Function Parameters Going Out-of-scope
When a function ends, its local variables (including parameters) go out-of-scope. This means that their memory is freed (for variables, not for dynamically allocated objects stored as pointers!). Their values will be forgotten. In your case, you are passing an SDL_Texture * as a parameter. This means, a copy is made of the address stored in PandaTexture. This address is copied over to thisTexture. You then write the return value of SDL_CreateTextureFromSurface to thisTexture. Next the function ends, and thisTexture goes out-of-scope. As a result, the location of your SDL_Texture (the SDL_Texture * pointer) is lost forever. You actually want to store the address to pointer PandaTexture, but as you can see, the address is only written to thisTexture.
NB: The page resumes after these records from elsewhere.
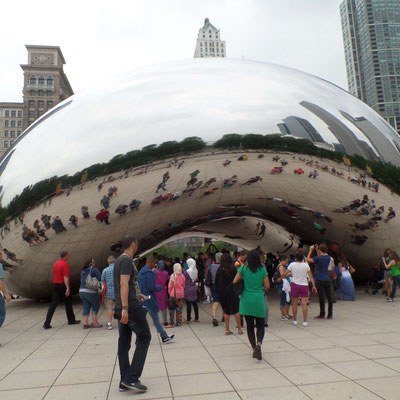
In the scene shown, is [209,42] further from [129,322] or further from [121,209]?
[129,322]

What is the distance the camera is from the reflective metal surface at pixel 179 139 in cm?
736

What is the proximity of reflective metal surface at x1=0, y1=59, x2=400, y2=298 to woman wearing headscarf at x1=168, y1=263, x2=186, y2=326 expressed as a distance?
1793mm

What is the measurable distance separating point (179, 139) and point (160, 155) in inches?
19.4

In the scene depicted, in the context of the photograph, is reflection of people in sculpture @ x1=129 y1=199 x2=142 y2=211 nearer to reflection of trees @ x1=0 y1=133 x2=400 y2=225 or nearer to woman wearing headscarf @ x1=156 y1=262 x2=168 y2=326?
reflection of trees @ x1=0 y1=133 x2=400 y2=225

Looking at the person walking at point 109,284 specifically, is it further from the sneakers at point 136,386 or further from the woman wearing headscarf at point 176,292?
the sneakers at point 136,386

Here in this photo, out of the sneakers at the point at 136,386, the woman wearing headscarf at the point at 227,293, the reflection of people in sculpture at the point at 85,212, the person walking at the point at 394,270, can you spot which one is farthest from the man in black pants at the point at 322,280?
the reflection of people in sculpture at the point at 85,212

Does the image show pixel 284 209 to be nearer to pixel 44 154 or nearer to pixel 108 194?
pixel 108 194

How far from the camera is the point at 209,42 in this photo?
154000 mm

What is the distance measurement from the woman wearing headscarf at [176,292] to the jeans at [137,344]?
121 inches

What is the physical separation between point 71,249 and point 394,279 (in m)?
7.27

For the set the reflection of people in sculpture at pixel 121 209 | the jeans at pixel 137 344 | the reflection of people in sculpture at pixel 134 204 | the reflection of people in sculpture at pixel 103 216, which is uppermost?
the reflection of people in sculpture at pixel 134 204

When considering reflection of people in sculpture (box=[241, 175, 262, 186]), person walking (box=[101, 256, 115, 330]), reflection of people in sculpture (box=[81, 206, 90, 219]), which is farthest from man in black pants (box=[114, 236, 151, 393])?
reflection of people in sculpture (box=[241, 175, 262, 186])

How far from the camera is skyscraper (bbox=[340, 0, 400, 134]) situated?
127 meters

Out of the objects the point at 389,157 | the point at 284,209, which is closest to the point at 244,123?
the point at 284,209
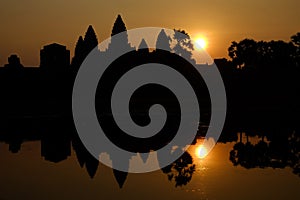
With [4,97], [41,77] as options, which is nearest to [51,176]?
[4,97]

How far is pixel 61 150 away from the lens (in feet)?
90.5

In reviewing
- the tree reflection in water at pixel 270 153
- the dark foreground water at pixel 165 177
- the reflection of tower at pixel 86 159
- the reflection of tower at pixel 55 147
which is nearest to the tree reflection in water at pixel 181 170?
the dark foreground water at pixel 165 177

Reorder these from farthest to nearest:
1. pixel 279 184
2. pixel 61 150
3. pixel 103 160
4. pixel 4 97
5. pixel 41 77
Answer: pixel 41 77, pixel 4 97, pixel 61 150, pixel 103 160, pixel 279 184

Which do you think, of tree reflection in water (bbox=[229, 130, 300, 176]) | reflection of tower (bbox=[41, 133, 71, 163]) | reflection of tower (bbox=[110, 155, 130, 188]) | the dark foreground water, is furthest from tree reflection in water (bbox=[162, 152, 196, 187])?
reflection of tower (bbox=[41, 133, 71, 163])

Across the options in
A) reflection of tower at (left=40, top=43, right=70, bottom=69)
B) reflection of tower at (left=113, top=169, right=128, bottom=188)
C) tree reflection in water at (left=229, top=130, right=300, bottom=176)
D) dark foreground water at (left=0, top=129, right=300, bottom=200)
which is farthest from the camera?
reflection of tower at (left=40, top=43, right=70, bottom=69)

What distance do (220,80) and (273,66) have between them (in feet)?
50.7

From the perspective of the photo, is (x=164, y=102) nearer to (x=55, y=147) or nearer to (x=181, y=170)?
(x=55, y=147)

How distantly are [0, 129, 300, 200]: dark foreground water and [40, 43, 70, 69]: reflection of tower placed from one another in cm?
8977

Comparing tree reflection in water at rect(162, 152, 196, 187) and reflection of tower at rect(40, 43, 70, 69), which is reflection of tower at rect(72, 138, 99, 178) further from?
reflection of tower at rect(40, 43, 70, 69)

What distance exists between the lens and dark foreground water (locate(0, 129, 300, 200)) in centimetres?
1648

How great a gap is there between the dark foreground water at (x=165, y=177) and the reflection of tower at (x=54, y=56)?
89.8m

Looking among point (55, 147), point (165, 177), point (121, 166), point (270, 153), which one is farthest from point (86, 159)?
point (270, 153)

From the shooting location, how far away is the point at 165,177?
65.1ft

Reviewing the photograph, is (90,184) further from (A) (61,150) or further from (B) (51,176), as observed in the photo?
(A) (61,150)
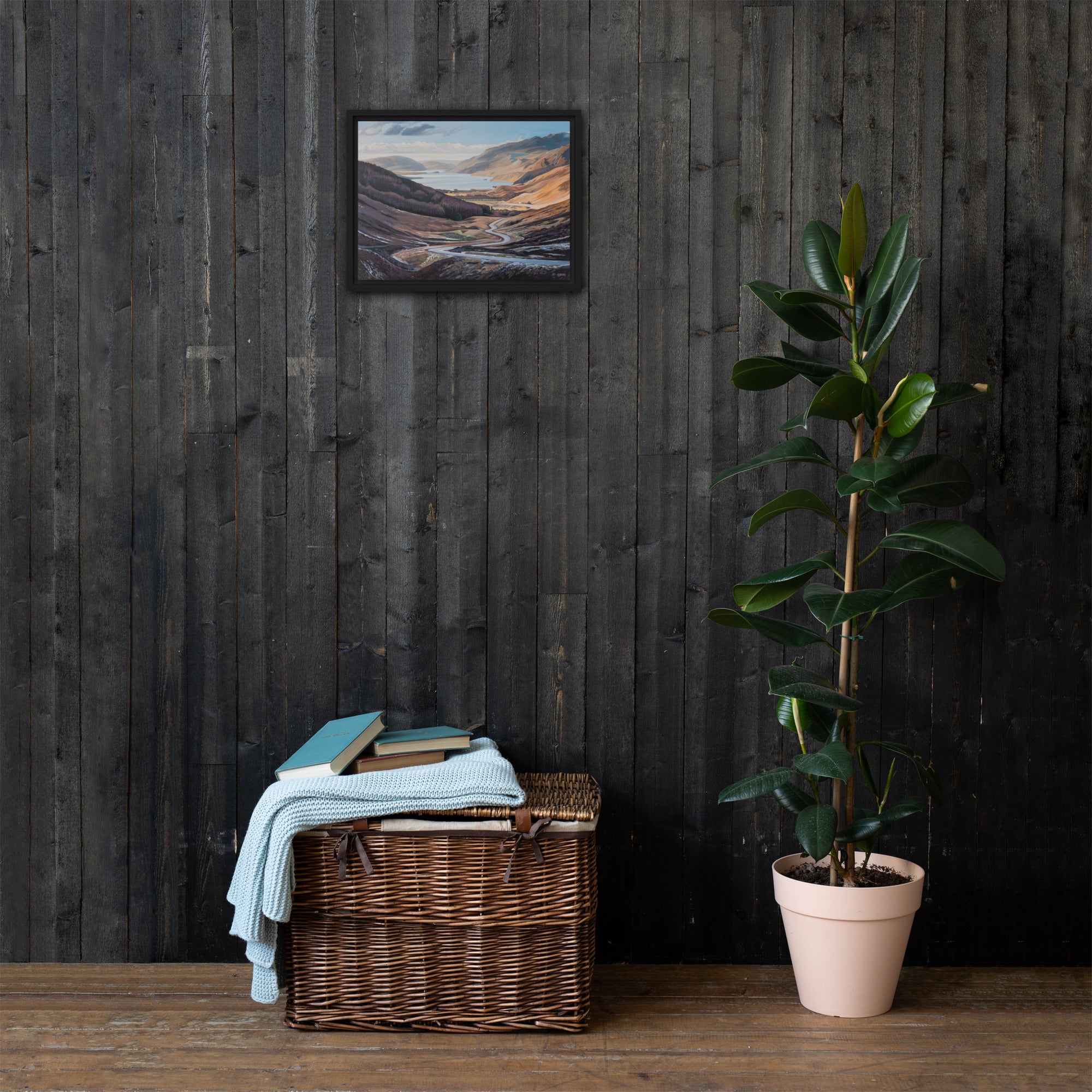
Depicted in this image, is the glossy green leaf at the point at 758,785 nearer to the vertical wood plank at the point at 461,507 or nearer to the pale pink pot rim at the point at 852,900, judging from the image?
the pale pink pot rim at the point at 852,900

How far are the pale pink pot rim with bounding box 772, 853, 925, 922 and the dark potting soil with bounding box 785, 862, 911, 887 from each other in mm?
39

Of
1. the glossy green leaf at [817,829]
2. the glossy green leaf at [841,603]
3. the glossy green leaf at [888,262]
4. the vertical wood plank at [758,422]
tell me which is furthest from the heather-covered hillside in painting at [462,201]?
the glossy green leaf at [817,829]

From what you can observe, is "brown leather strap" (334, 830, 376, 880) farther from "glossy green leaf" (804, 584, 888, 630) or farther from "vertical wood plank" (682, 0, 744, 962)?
"glossy green leaf" (804, 584, 888, 630)

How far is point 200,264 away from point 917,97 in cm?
161

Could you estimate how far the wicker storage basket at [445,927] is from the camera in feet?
5.84

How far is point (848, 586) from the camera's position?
6.12ft

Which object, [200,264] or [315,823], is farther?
[200,264]

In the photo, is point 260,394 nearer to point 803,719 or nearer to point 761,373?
point 761,373

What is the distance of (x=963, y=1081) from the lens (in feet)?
5.33

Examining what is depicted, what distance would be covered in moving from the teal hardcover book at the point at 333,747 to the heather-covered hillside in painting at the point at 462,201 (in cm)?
96

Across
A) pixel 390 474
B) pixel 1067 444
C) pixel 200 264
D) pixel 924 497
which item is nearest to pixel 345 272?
pixel 200 264

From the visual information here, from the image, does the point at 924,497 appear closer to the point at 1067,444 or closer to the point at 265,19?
the point at 1067,444

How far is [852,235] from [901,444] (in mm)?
404

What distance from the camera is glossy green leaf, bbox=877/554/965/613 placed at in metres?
1.83
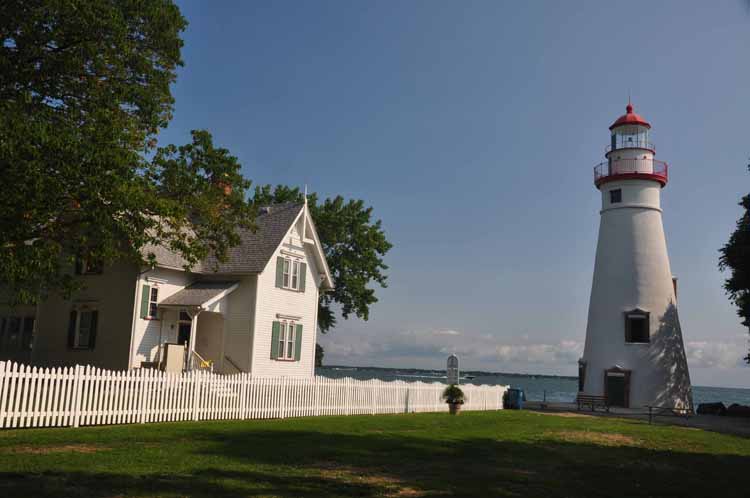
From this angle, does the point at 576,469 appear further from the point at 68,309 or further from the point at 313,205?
the point at 313,205

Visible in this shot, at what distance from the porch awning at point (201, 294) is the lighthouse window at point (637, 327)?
2069cm

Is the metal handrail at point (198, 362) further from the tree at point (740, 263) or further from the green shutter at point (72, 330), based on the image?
the tree at point (740, 263)

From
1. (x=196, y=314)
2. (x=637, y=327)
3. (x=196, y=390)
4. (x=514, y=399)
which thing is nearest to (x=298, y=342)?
(x=196, y=314)

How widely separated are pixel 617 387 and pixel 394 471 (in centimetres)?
2836

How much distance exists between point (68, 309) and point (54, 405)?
1350 cm

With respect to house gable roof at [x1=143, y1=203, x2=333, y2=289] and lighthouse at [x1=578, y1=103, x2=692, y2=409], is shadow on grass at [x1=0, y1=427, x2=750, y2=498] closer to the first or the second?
house gable roof at [x1=143, y1=203, x2=333, y2=289]

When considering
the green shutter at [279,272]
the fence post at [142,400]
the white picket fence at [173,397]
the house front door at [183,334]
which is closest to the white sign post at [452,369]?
the white picket fence at [173,397]

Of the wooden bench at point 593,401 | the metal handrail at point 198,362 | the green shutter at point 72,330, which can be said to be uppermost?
the green shutter at point 72,330

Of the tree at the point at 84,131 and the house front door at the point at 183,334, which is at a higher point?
the tree at the point at 84,131

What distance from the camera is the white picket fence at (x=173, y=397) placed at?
14852 millimetres

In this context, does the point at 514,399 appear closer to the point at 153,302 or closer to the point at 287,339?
the point at 287,339

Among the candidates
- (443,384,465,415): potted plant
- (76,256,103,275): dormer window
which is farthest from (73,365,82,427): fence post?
(443,384,465,415): potted plant

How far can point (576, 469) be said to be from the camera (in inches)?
462

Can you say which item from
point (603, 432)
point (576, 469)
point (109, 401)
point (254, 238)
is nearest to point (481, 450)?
point (576, 469)
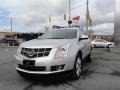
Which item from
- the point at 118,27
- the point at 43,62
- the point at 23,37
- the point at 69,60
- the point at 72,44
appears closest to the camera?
the point at 43,62

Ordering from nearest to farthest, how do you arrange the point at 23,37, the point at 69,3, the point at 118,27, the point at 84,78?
1. the point at 84,78
2. the point at 118,27
3. the point at 69,3
4. the point at 23,37

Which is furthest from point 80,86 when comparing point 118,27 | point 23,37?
point 23,37

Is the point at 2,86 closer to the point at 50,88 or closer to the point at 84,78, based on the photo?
the point at 50,88

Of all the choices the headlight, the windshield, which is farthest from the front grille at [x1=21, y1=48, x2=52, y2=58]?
the windshield

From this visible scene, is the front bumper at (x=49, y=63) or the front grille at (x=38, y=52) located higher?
the front grille at (x=38, y=52)

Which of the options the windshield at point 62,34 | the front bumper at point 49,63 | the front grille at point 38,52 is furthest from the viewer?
the windshield at point 62,34

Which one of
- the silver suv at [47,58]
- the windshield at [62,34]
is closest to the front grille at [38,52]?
the silver suv at [47,58]

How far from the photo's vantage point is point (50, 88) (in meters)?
5.25

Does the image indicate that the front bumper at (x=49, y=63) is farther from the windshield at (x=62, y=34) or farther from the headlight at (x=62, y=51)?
→ the windshield at (x=62, y=34)

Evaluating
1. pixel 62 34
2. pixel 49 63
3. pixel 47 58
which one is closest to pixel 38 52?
pixel 47 58

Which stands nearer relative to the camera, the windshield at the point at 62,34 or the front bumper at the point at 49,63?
the front bumper at the point at 49,63

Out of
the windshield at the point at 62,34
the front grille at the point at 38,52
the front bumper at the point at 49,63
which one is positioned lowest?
the front bumper at the point at 49,63

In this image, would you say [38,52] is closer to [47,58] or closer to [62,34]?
[47,58]

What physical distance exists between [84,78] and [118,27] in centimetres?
1760
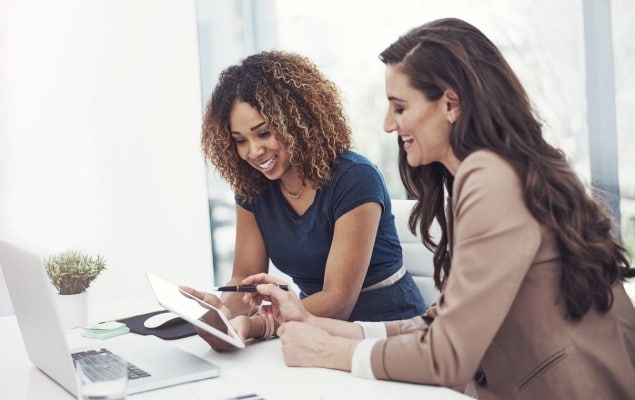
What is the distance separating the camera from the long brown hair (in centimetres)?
132

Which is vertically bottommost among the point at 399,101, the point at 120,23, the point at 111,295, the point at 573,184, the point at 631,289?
the point at 111,295

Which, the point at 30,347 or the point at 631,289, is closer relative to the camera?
the point at 30,347

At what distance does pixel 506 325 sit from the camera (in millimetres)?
1379

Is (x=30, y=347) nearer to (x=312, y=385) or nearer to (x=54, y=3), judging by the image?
(x=312, y=385)

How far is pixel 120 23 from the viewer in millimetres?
4086

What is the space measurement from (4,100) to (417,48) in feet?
9.46

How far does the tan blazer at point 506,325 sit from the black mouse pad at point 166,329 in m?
0.61

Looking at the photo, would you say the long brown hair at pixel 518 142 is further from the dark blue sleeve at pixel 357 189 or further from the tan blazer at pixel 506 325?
the dark blue sleeve at pixel 357 189

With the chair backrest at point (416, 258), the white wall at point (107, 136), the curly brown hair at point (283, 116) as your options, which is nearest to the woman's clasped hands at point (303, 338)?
the curly brown hair at point (283, 116)

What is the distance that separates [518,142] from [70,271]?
3.86 feet

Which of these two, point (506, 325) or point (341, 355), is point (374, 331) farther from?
point (506, 325)

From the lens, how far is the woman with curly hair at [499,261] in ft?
4.17

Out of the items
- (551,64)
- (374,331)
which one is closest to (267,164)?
(374,331)

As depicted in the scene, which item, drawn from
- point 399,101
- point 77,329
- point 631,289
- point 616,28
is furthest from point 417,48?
point 616,28
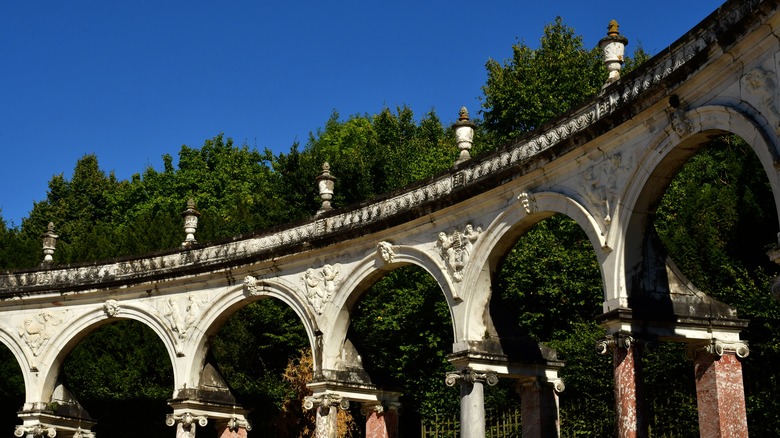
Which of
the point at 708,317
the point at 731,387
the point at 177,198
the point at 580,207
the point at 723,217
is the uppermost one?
the point at 177,198

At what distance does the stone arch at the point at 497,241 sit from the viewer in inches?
713

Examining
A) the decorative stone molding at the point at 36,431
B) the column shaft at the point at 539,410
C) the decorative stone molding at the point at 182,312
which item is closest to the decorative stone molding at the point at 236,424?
the decorative stone molding at the point at 182,312

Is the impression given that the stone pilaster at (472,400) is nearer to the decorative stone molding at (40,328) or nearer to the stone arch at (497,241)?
the stone arch at (497,241)

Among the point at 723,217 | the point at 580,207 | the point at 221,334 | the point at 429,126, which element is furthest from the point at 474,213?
the point at 429,126

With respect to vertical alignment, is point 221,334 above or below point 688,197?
below

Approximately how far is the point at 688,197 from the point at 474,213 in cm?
1258

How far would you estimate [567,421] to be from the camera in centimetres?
2427

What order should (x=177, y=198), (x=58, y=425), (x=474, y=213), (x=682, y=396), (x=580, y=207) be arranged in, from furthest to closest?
(x=177, y=198) < (x=58, y=425) < (x=682, y=396) < (x=474, y=213) < (x=580, y=207)

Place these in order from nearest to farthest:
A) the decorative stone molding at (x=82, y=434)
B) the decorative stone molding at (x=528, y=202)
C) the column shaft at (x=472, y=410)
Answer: the decorative stone molding at (x=528, y=202)
the column shaft at (x=472, y=410)
the decorative stone molding at (x=82, y=434)

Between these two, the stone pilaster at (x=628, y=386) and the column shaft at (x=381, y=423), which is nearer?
the stone pilaster at (x=628, y=386)

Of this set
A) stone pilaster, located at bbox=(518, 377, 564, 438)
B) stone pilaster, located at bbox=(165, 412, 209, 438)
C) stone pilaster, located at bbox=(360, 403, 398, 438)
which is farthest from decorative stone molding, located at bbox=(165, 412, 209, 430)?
stone pilaster, located at bbox=(518, 377, 564, 438)

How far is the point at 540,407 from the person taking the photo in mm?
19625

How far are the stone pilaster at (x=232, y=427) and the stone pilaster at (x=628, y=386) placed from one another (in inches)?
445

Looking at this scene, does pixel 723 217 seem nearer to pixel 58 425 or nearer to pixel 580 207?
pixel 580 207
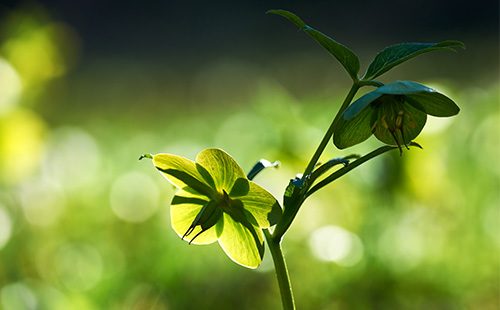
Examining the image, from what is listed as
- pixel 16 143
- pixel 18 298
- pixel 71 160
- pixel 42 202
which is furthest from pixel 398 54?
pixel 71 160

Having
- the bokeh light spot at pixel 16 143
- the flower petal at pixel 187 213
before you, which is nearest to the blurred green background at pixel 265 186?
the bokeh light spot at pixel 16 143

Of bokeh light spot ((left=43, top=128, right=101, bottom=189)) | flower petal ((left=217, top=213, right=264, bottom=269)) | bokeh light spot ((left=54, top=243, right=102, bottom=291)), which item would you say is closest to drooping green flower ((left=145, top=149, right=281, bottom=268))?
flower petal ((left=217, top=213, right=264, bottom=269))

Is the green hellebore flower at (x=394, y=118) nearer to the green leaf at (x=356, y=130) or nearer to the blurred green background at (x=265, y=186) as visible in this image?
the green leaf at (x=356, y=130)

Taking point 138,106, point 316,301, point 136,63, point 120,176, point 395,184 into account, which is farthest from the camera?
point 136,63

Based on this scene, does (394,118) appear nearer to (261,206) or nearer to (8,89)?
(261,206)

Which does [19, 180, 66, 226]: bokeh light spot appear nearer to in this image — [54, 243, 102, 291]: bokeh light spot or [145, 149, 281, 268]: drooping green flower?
[54, 243, 102, 291]: bokeh light spot

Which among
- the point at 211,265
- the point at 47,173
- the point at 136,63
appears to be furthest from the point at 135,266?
the point at 136,63

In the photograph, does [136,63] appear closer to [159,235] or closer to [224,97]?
[224,97]
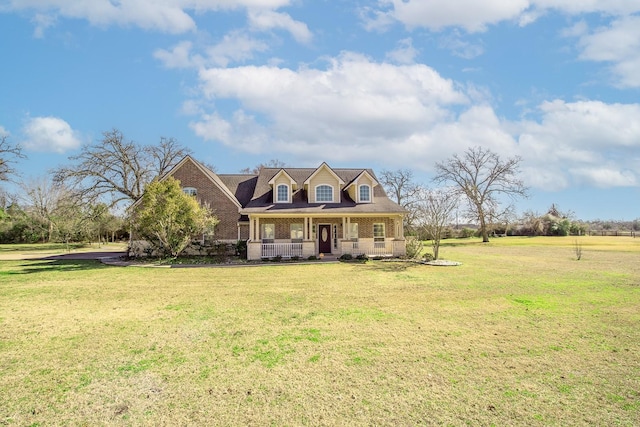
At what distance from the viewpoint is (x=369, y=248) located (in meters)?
23.3

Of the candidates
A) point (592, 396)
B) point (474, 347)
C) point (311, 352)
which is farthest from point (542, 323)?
point (311, 352)

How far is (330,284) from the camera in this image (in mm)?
13820

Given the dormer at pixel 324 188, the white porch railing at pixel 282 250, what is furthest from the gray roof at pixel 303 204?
the white porch railing at pixel 282 250

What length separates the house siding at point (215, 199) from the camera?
85.7ft

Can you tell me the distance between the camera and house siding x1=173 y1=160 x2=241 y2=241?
85.7ft

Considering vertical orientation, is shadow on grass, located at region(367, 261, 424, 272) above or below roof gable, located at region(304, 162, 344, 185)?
below

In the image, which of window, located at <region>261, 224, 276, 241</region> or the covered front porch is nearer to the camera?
the covered front porch

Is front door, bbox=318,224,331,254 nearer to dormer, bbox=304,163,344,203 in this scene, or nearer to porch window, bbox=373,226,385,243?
dormer, bbox=304,163,344,203

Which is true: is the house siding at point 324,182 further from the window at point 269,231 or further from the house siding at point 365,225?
the window at point 269,231

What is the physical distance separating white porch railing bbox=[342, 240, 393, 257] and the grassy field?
1060cm

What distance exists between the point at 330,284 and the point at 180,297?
18.5ft

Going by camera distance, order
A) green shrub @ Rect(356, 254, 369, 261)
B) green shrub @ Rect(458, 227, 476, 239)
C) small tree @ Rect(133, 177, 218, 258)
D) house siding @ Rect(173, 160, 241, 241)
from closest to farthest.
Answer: small tree @ Rect(133, 177, 218, 258)
green shrub @ Rect(356, 254, 369, 261)
house siding @ Rect(173, 160, 241, 241)
green shrub @ Rect(458, 227, 476, 239)

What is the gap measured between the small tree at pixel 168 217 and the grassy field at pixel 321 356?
865cm

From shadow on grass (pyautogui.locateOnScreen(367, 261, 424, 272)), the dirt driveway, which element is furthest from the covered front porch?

Solution: How to Fix your Function
We can fix this by passing a pointer, to your pointer called PandaTexture. A "pointer to a pointer" is written as:
SDL_Surface** thisTexture;
We want to pass the address of pointer PandaTexture to this. This way, we can write to PandaTexture from inside your method! After all, we know where PandaTexture stores its pointer in memory, allowing us to change it. To actually put the address of PandaTexture in it, we need to use the & character in the function call as such:
LoadMedia(&PandaTexture, PandaImage);
Next, inside of our function, we want to change the value of PandaTexture. However, we were passed &PandaTexture and not PandaTexture itself. To write the value of &PandaTexture (the address where our texture will be stored), we need dereferencing, as such:
(*thisTexture) = SDL_CreateTextureFromSurface(gRenderer, TempSurface);
This works because: "thisTexture is a pointer to a pointer to an SDL_Texture (aka an SDL_Texture**). By dereferencing it, we obtain a pointer to an SDL_Texture (aka an SDL_Texture*). Here we can store the return value of the SDL_CreateTextureFromSurface function.
Why do we not run into out-of-scope issues here? Parameter thisTexture will still go out of scope, and its value will be forgotten. But! We didn't write to thisTexture, instead we wrote our SDL_Texture * pointer to the address that thisTexture points to! This bit of memory is not cleared due to scoping, so we can view the results from outside the function!
In summary, you can solve your problem using a pointer to a pointer. I hope the above clears up the concepts of pointers, variables, addresses and dereferencing a bit!